++++ DATA EXCERPTS

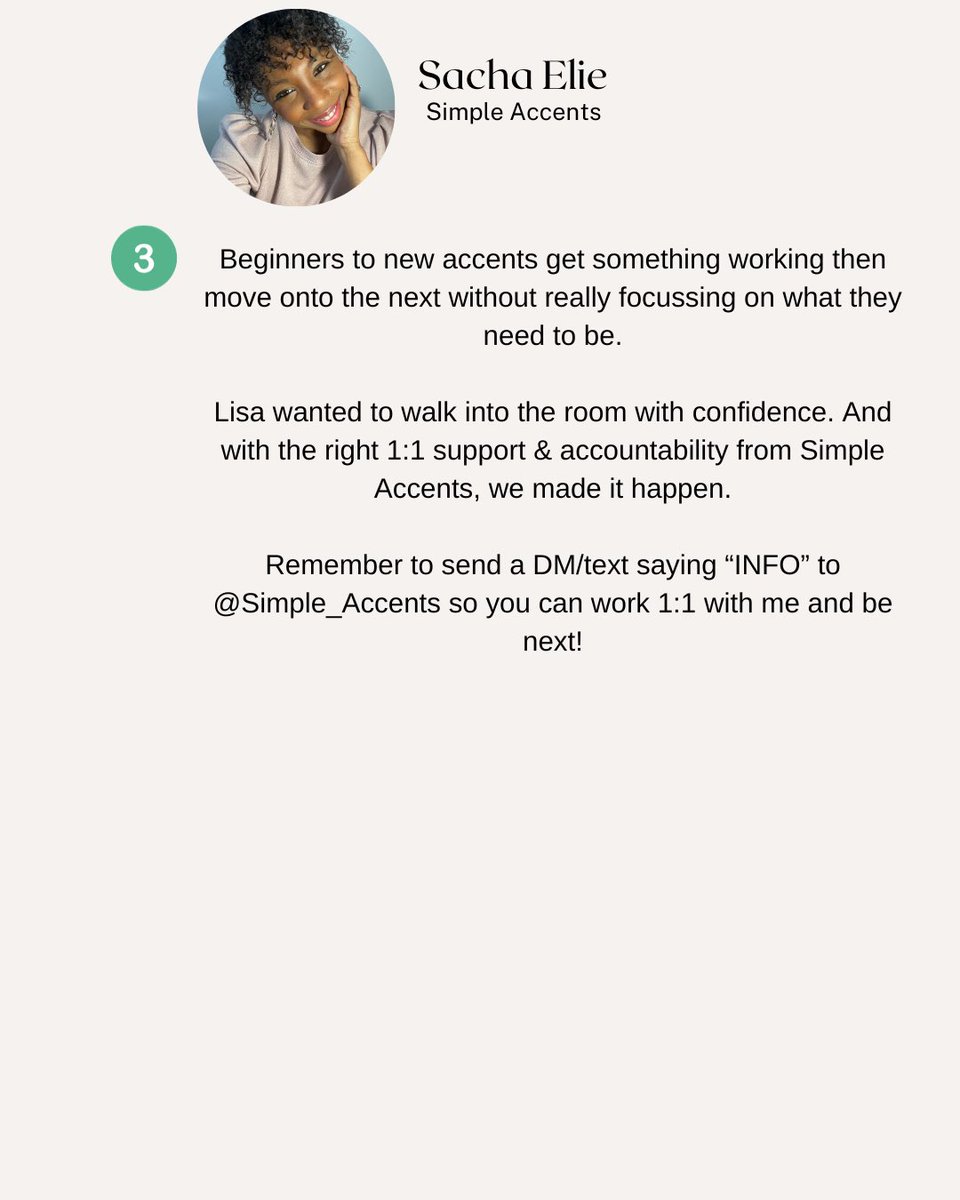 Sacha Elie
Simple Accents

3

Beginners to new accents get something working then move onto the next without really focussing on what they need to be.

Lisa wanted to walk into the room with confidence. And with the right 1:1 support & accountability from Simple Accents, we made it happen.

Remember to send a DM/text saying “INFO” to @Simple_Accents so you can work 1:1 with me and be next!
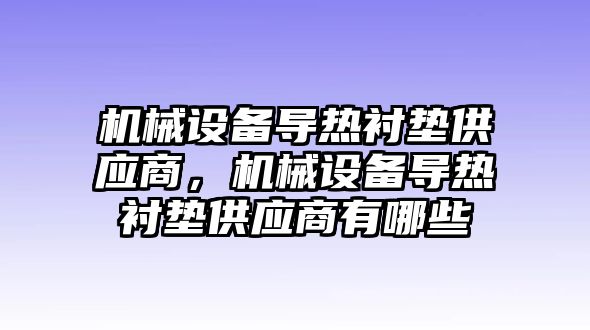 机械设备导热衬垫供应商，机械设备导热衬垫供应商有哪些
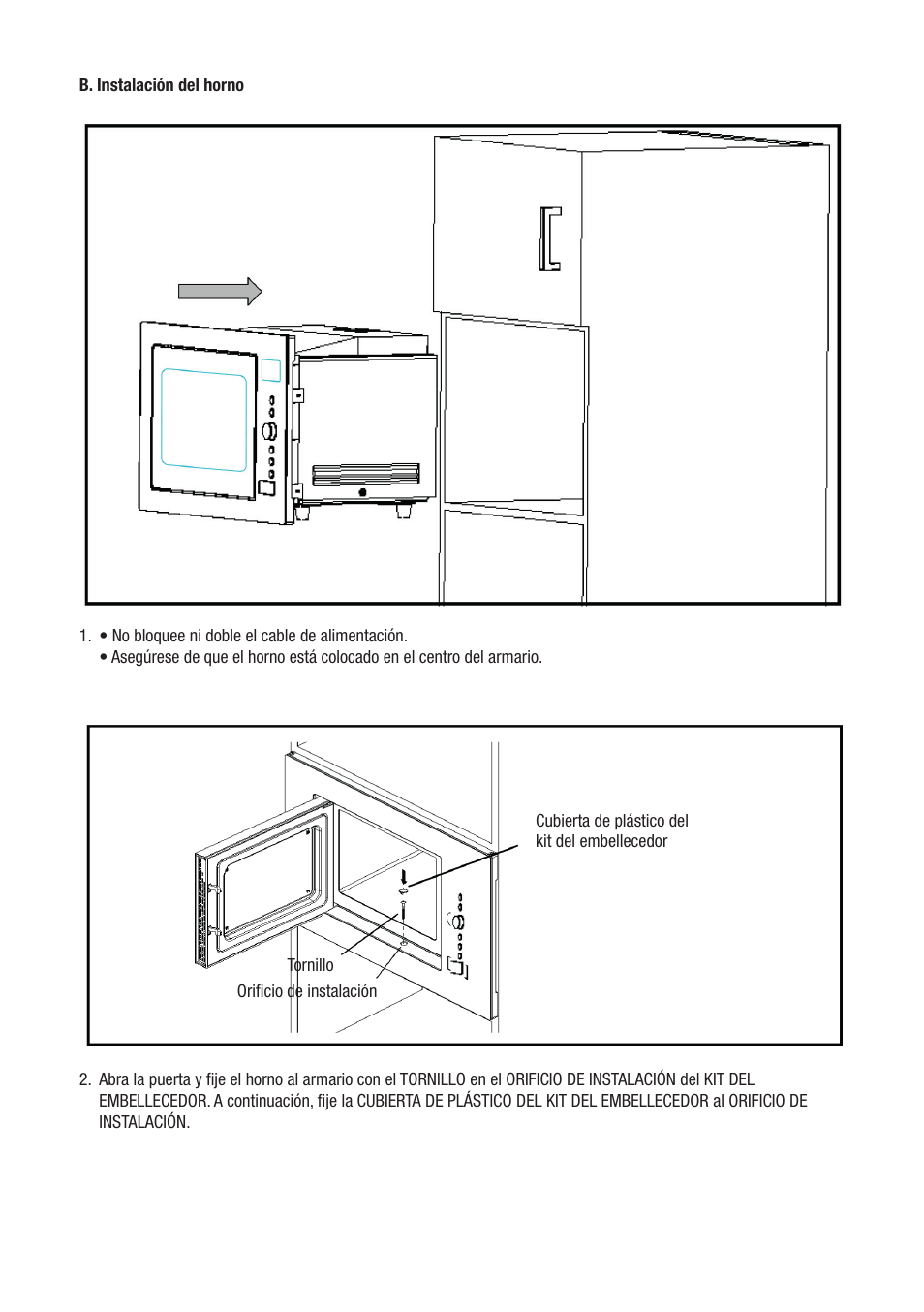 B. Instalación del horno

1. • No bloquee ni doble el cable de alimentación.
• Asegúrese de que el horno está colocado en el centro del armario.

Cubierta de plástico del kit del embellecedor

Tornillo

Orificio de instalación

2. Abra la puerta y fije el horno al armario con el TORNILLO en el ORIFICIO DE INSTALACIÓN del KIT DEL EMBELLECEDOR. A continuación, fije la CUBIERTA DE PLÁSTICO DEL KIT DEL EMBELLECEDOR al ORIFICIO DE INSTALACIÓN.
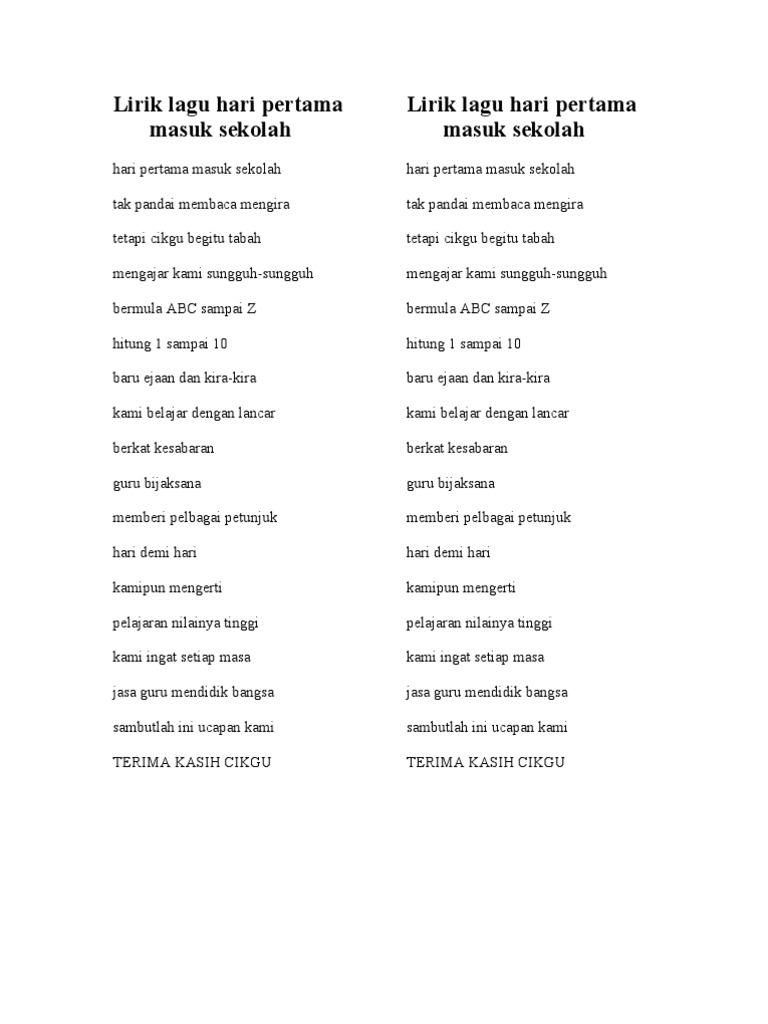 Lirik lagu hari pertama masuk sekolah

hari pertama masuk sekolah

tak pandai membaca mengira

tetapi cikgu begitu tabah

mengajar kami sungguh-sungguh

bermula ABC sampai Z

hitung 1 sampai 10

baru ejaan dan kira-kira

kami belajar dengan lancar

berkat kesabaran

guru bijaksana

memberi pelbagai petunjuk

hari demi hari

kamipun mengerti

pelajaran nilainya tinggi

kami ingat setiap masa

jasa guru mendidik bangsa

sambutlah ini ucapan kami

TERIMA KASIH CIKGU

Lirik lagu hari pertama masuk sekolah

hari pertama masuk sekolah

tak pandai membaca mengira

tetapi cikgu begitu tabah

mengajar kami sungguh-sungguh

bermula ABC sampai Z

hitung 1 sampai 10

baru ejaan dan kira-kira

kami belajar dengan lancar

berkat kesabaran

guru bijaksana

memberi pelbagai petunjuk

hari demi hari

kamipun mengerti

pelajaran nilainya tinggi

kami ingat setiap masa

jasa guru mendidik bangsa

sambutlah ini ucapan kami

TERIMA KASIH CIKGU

++++++++

Return each record above as it stands. Pictures stay out.

 Sacha Elie
Simple Accents

3

Beginners to new accents get something working then move onto the next without really focussing on what they need to be.

Lisa wanted to walk into the room with confidence. And with the right 1:1 support & accountability from Simple Accents, we made it happen.

Remember to send a DM/text saying “INFO” to @Simple_Accents so you can work 1:1 with me and be next!
 机械设备导热衬垫供应商，机械设备导热衬垫供应商有哪些
 B. Instalación del horno

1. • No bloquee ni doble el cable de alimentación.
• Asegúrese de que el horno está colocado en el centro del armario.

Cubierta de plástico del kit del embellecedor

Tornillo

Orificio de instalación

2. Abra la puerta y fije el horno al armario con el TORNILLO en el ORIFICIO DE INSTALACIÓN del KIT DEL EMBELLECEDOR. A continuación, fije la CUBIERTA DE PLÁSTICO DEL KIT DEL EMBELLECEDOR al ORIFICIO DE INSTALACIÓN.
 Lirik lagu hari pertama masuk sekolah

hari pertama masuk sekolah

tak pandai membaca mengira

tetapi cikgu begitu tabah

mengajar kami sungguh-sungguh

bermula ABC sampai Z

hitung 1 sampai 10

baru ejaan dan kira-kira

kami belajar dengan lancar

berkat kesabaran

guru bijaksana

memberi pelbagai petunjuk

hari demi hari

kamipun mengerti

pelajaran nilainya tinggi

kami ingat setiap masa

jasa guru mendidik bangsa

sambutlah ini ucapan kami

TERIMA KASIH CIKGU

Lirik lagu hari pertama masuk sekolah

hari pertama masuk sekolah

tak pandai membaca mengira

tetapi cikgu begitu tabah

mengajar kami sungguh-sungguh

bermula ABC sampai Z

hitung 1 sampai 10

baru ejaan dan kira-kira

kami belajar dengan lancar

berkat kesabaran

guru bijaksana

memberi pelbagai petunjuk

hari demi hari

kamipun mengerti

pelajaran nilainya tinggi

kami ingat setiap masa

jasa guru mendidik bangsa

sambutlah ini ucapan kami

TERIMA KASIH CIKGU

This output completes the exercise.